True, but they still could have it on camera or be able to view a certain area without having to physically be there, then if they got a good enough picture of the person, they could then go site the individual..(thus being able to view multiple areas without actually being there) it might at least help deter it in some places..


----------



## toto (Feb 16, 2000)

Ever read the boook 1984?


----------



## MasterAngler (Jul 23, 2011)

Even GREAT ideas can just be bad ones! You dont want cameras everywhere watching people, at least you shouldnt.


----------



## johnnie555 (Jan 25, 2005)

I fully understand that, as its an infringement in our privacy. Unfortunetly there's a few MORONS out there that can't seem to quite follow the law's.. So i was just offereing up a suggestion.. Mabye (HARSHER) penalties would be the ticket.. $1000 per fish? Hell might as well confiscate their vehicles too :lol:


----------



## WALLEYE MIKE (Jan 7, 2001)

Quack Addict said:


> DNR truck is in the parking lot... Better watch out boys...

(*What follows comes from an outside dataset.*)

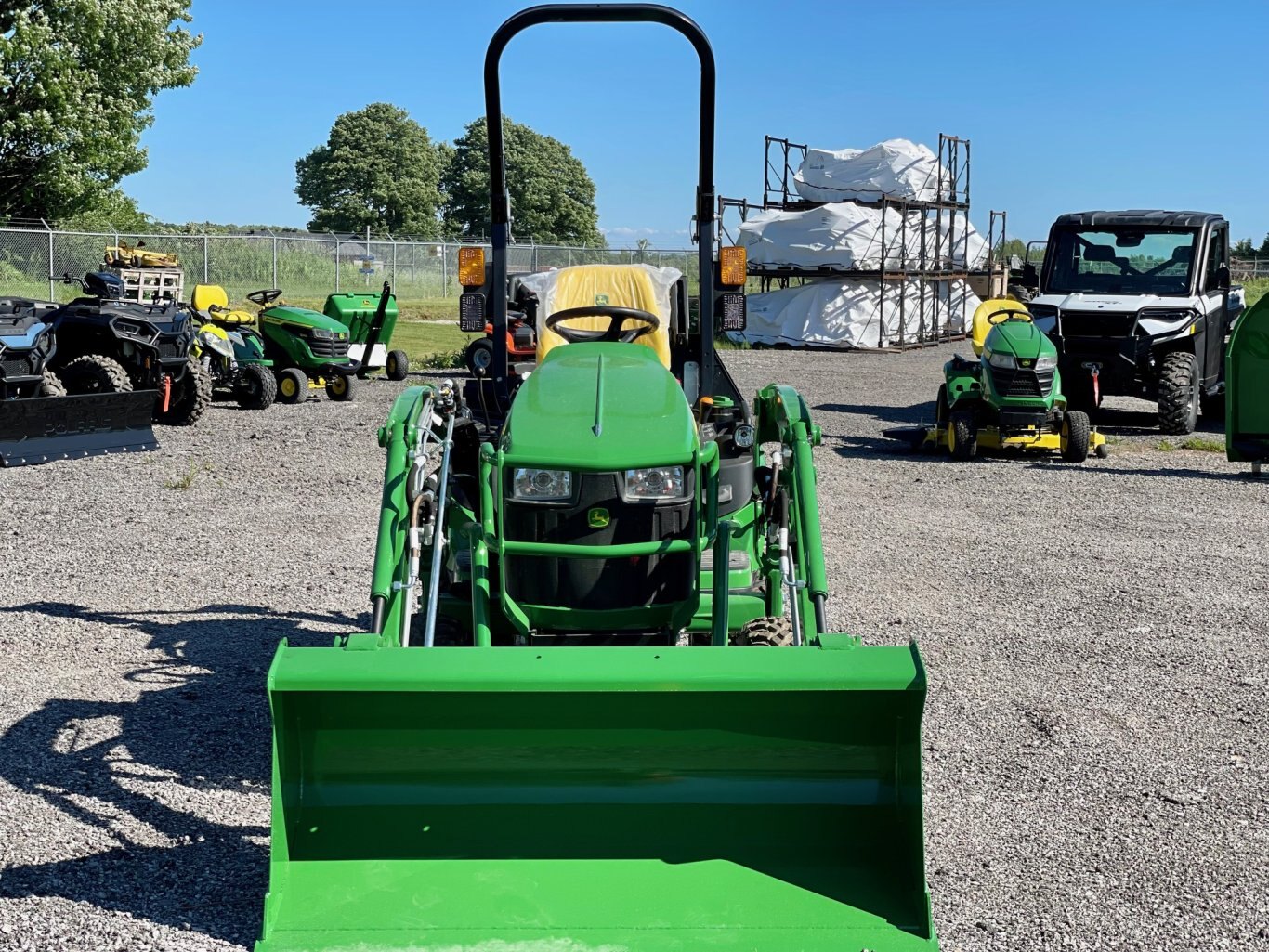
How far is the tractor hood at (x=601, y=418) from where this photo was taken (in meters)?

Yup, fished there many times.


----------



## DANN09 (May 3, 2000)

Is that You in the gray hoodie:lol:


----------



## PLUMMER47 (Dec 9, 2006)

Picked up 7 and had the CO there all morning. Someone did accuse us of wrong doing because they were haters I guess. CO's exact words " really....been watching them all morning and haven't seen anything wrong". Maybe just maybe there is more to the story. Some people don't call because they don't want to be caught whining. Because when there is something illegal going on there's also more than 1 calling in, and they don't come up with all kinds of excuses later why they didn't call........

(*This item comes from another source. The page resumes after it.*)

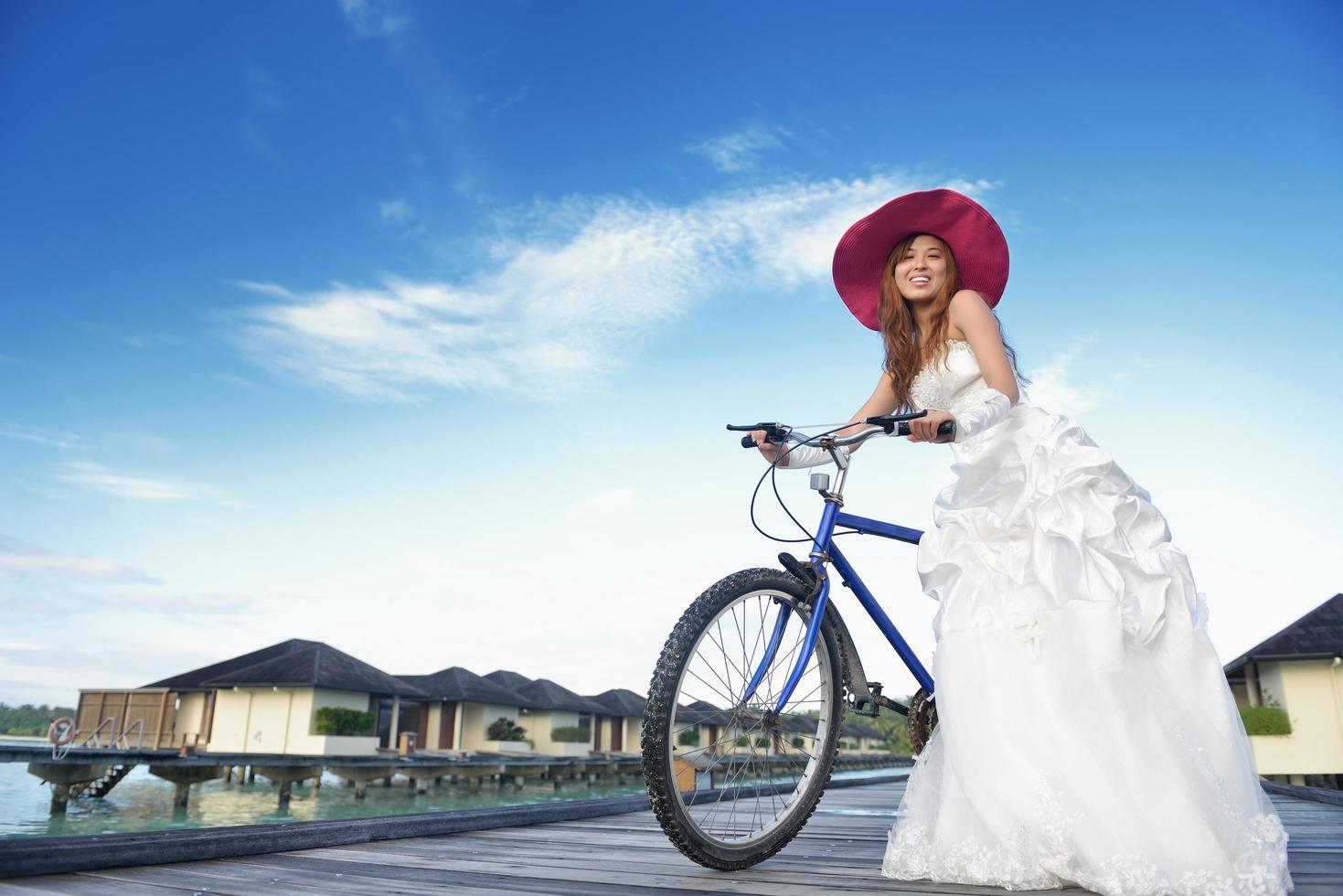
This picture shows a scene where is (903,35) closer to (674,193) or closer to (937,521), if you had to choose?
(674,193)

See you on the river next weekend


----------



## johnny5alive (Jun 11, 2011)

PLUMMER47 said:


> Picked up 7 and had the CO there all morning. Someone did accuse us of wrong doing because they were haters I guess. CO's exact words " really....been watching them all morning and haven't seen anything wrong". Maybe just maybe there is more to the story. Some people don't call because they don't want to be caught whining. Because when there is something illegal going on there's also more than 1 calling in, and they don't come up with all kinds of excuses later why they didn't call........
> 
> See you on the river next weekend


angry much?


----------



## wolverinefan (Aug 13, 2006)

johnnie555 said:


> True, but they still could have it on camera or be able to view a certain area without having to physically be there, then if they got a good enough picture of the person, they could then go site the individual..(thus being able to view multiple areas without actually being there) it might at least help deter it in some places..


How long would it take before Billy Bob tears down the camera??

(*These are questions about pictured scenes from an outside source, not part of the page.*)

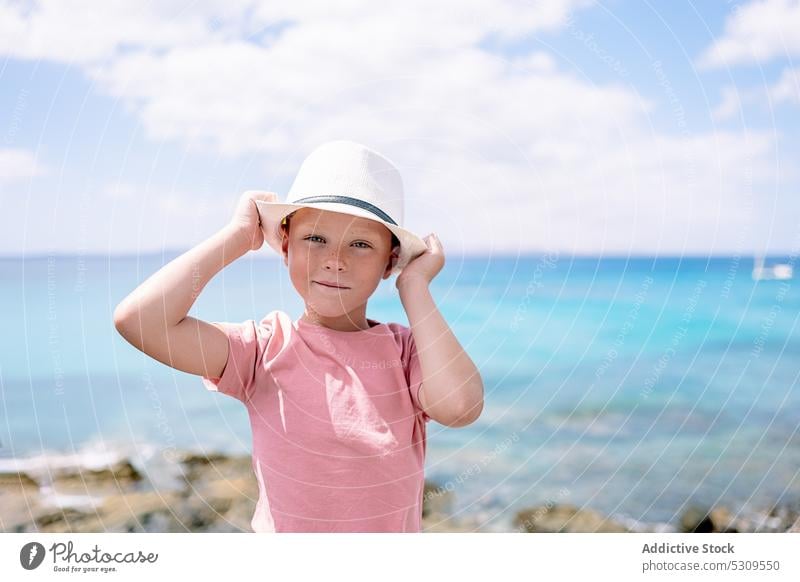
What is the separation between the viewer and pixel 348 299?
1.64m

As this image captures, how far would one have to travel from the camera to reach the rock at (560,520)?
282 centimetres

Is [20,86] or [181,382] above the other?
[20,86]

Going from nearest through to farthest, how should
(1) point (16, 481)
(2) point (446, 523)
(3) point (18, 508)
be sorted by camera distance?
1. (3) point (18, 508)
2. (1) point (16, 481)
3. (2) point (446, 523)

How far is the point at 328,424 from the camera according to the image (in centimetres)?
160

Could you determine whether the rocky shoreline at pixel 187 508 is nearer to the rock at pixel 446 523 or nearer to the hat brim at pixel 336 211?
the rock at pixel 446 523

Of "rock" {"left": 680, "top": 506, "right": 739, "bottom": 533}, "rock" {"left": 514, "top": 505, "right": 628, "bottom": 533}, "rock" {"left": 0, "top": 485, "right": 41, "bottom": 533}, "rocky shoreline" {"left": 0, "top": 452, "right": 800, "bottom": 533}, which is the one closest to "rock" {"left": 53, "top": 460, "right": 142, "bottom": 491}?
"rocky shoreline" {"left": 0, "top": 452, "right": 800, "bottom": 533}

Outdoor Hub mobile, the outdoor information engine


----------



## Quack Addict (Aug 10, 2006)

PLUMMER47 said:


> Picked up 7 and had the CO there all morning. Someone did accuse us of wrong doing because they were haters I guess.


I know it's not directed at me but in the pic I posted there's 4 guys visible that deserve citations. A 5'th one is behind the bush to the left, and a 6'th one is just pushing his luck about 5 feet upstream of the sign you're not supposed to fish upstream of... you can't see him but his rod can be seen arc'd over to the right of the sumac. Yeah, I'm a hater. I hate liars, cheats & thieves. It doesn't matter, the guy that robs tackle boxes from a parked boat or a snagger, same diff to me. 



wolverinefan said:


> How long would it take before Billy Bob tears down the camera??


I'd put my money on a 180 grainer from a 30-06 takin' out the camera from about the first bend before Billy Bob scaled the pole with a crescent wrench and wire cutters in hand... either way, 7 days max


----------



## toto (Feb 16, 2000)

Nope George, that ain't me in the green hoodie, even if I had one, it would probably be in you closet.:lol:


----------



## steeler (Mar 11, 2010)

Michiganders, this is your State. Take care of it.

*RAP Hotline: 1-800-292-7800*


----------



## jay13 (Sep 19, 2011)

steeler said:


> Michiganders, this is your State. Take care of it.
> 
> *RAP Hotline: 1-800-292-7800*


number works well. guy i was fishing next to had enough (so had i ) and called. full camo co came out of nowhere and nailed an entire family of snaggers after watching them for 15 minutes at there work. they did'nt come back. walked up to the lower lot and two more uniformed co's there writing more tickets.


----------



## MiMacDaddy (Nov 20, 2007)

I was there sat night and sunday with my two sons and a buddy of mine and the CO was checking out the river up and down. We were in a different section other than the 31 to the dam stretch. Kind of freaked me out. I looked over in the woods (very heavy cover) when we heard a dog barking.....scanned the area and there he was. In his offical duds covered up by a camo jacket.....he had either his camera or binocs out scanning the area. I approached him and we talked for a while. turns out he handed out something like 20 tickets that day. Actually a pretty nice guy. Not like some of them that wear their glasses backwards so they can see their own reflection......


----------